Возвращаю тебе твоего Отфрида1, поскольку не могу здесь найти для него издателя. В других местах его не согласились бы взять, не посмотрев предварительно. Я буду помнить о нем и, если позже представится возможность, смогу показать [издателям] образец, отчасти списанный с твоей рукописи, отчасти присланный мне другим [корреспондентом], но сверенный с твоим списком и исправленный по нему. Пока же я хочу поблагодарить тебя за то, что благодаря тебе я смог насладиться столь замечательным образчиком древнего немецкого языка. Если когда-нибудь я буду вновь издавать мой πολύγλωττος «Митридат», то добавлю в него образец2 из этой книги, с почетным упоминанием твоего имени. Прошу тебя, пришли мне также имеющиеся у тебя готские письмена, чтобы я мог сравнить их с моими [образцами], и, если найдется, что-нибудь, что могло бы украсить наш «Митридат», – [сведения] о любом языке мира, но в первую очередь – о древнем языке Германии. Об Авентине3 Фробены больше мне не пишут: вероятно, не доходят до него руки после смерти отца4, тем более что они не видели самой книги. Господин Иллирик5 мог бы прислать мне хотя бы какую-нибудь ее часть – половину, треть или четверть, – чтобы я сперва посмотрел сам, а затем отправил в Базель, моему надежному другу. Тогда, если Фробены не согласятся, он покажет [текст] другим издателям; я не сомневаюсь, что найдется тот, кто возьмется за него на тех условиях, о которых я тебе писал прежде. В любом случае эта книга должна быть проверена, причем передана для инспекции мужам, которым магистрат поручил, чтобы ничего не выходило в свет без их одобрения. Так что если в ней окажется что-нибудь, что может оказаться оскорбительным для государства, то г-ну Иллирику следует позволить исключить это [из текста], если не получится добиться публикации иным способом. Что касается меня, то я с великой охотой и надежнейшим образом готов оказать ему свои услуги в этом вопросе, если в них обнаружится потребность, тем более что поручителем выступаешь ты, кого я заслуженно считаю лучшим своим другом.

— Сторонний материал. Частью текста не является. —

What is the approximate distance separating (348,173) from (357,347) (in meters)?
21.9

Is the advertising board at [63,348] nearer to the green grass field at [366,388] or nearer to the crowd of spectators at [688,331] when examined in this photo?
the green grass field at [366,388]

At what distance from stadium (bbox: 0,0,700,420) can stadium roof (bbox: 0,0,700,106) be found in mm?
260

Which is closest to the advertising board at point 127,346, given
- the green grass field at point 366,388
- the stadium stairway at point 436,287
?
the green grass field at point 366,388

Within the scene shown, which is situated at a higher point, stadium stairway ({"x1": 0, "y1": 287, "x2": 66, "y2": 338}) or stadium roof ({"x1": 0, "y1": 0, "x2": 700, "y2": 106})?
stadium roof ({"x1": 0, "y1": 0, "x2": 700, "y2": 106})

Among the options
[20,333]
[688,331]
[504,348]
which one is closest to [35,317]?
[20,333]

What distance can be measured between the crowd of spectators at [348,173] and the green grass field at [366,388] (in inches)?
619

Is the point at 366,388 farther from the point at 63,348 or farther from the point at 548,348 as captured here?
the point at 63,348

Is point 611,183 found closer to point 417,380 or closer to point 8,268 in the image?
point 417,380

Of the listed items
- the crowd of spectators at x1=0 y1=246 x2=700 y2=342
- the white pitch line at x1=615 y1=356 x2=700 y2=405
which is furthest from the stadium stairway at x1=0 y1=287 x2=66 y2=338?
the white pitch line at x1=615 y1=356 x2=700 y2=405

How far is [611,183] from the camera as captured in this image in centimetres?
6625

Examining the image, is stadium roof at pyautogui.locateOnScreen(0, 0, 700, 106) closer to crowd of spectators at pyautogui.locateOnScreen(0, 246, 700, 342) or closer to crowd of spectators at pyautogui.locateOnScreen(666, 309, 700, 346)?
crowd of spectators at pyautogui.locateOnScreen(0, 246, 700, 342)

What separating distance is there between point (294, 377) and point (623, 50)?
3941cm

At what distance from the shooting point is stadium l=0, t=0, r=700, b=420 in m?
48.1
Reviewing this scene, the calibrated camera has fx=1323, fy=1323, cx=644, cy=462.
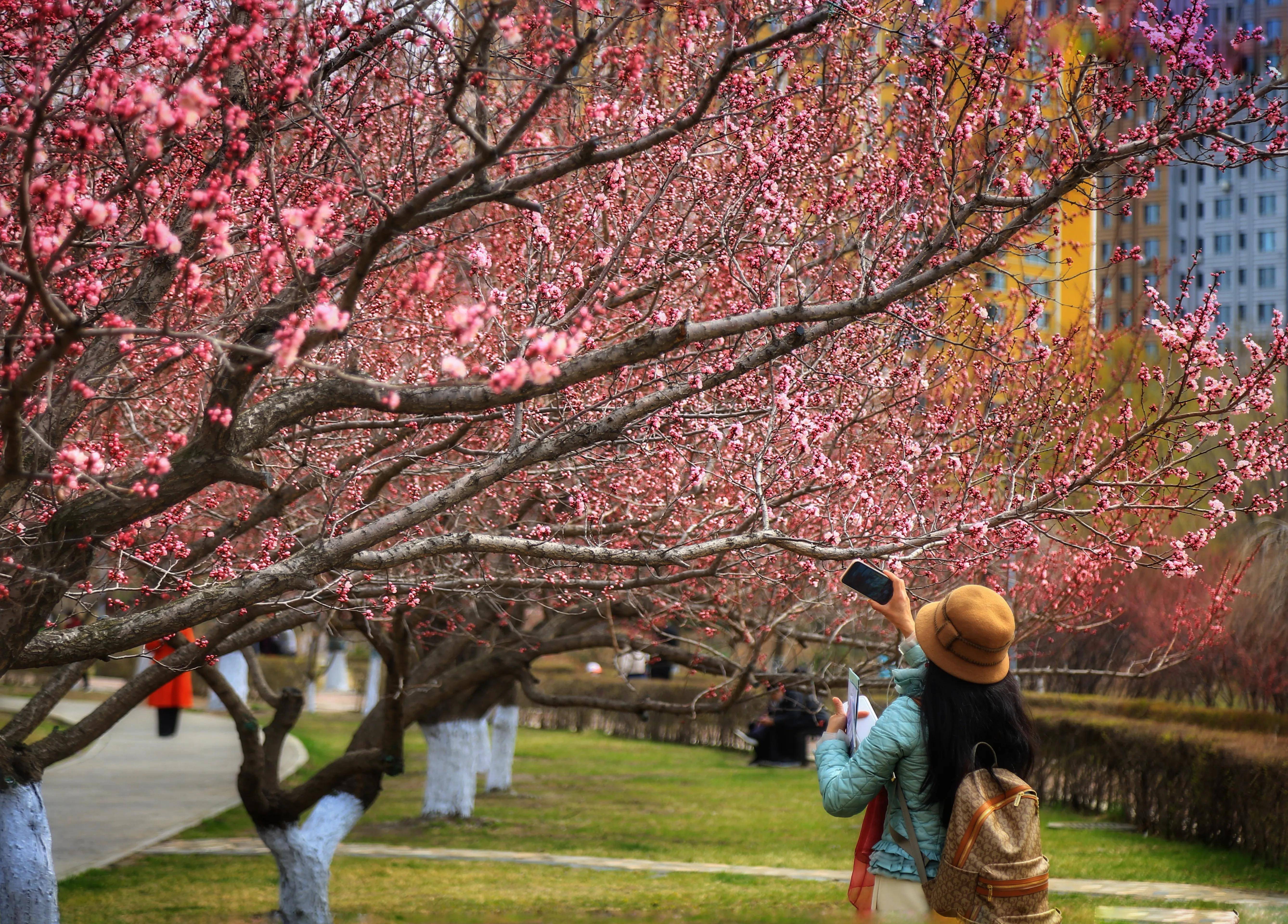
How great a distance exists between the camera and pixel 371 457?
799 cm

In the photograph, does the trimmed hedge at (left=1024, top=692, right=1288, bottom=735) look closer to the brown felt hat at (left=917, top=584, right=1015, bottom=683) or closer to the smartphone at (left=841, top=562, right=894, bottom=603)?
the smartphone at (left=841, top=562, right=894, bottom=603)

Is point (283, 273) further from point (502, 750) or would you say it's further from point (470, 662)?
point (502, 750)

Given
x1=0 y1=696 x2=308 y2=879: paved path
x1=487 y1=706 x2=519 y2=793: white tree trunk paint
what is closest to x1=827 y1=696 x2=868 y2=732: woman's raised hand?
x1=0 y1=696 x2=308 y2=879: paved path

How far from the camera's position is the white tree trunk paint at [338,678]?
41406 millimetres

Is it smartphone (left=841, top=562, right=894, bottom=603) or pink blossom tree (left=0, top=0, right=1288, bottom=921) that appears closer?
smartphone (left=841, top=562, right=894, bottom=603)

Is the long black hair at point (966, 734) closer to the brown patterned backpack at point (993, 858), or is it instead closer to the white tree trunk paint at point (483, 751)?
the brown patterned backpack at point (993, 858)

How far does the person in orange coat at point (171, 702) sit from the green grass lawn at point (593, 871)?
7.71ft

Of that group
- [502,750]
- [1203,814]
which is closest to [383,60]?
[1203,814]

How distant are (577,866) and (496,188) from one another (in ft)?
33.6

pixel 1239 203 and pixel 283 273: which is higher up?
pixel 1239 203

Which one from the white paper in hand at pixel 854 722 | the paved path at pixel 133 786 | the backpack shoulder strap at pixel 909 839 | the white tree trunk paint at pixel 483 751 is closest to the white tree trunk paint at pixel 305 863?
the paved path at pixel 133 786

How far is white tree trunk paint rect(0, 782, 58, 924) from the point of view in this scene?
8.25 metres

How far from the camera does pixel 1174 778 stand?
15289mm

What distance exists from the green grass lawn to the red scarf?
417mm
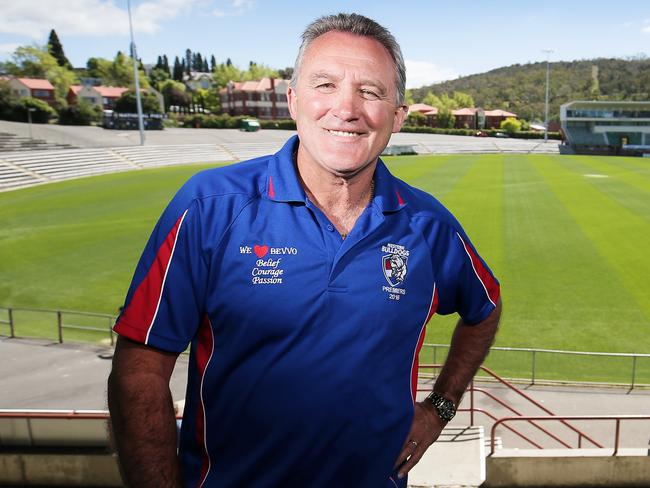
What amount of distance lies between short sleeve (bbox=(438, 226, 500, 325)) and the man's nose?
669 mm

Недавно мне ответил г-н Юлий Александрин6 в письме, посланном в Вюртемберг к врачу г-ну Кегелю7: он добился для меня императорской привилегии на несколько моих книг – впрочем, это скорее принесет пользу не мне, а издателям. Вчера до нас дошел слух о кончине императора, не знаю, правдив ли он8. Посылаю письмо от сестры. Отфрида ты сможешь получить у вашего книготорговца, которому обыкновенно посылает книги Фрошауэр9. Больше [об этом] мне нечего прибавить. Господин Иоганн Функе, мой свойственник и главный врач в Меммингене (будучи внуком брата меммингенского градоначальника, он взял в жены дочь другого, покойного уже градоначальника), гостил здесь недавно несколько дней у своей матери: передаю это письмо вместе с ним. Он обещает, что может доставлять наши письма друг другу каждую неделю и что охотно этим займется. На днях мне написал наш Георг Сигхарт10 и упомянул о благодеяниях, оказанных ему тобой и г-ном Штенгелем11: поэтому я, в свою очередь, благодарю вас и прошу оказывать ему доверие и впредь, если он проявит надежность и прилежание, на что я надеюсь.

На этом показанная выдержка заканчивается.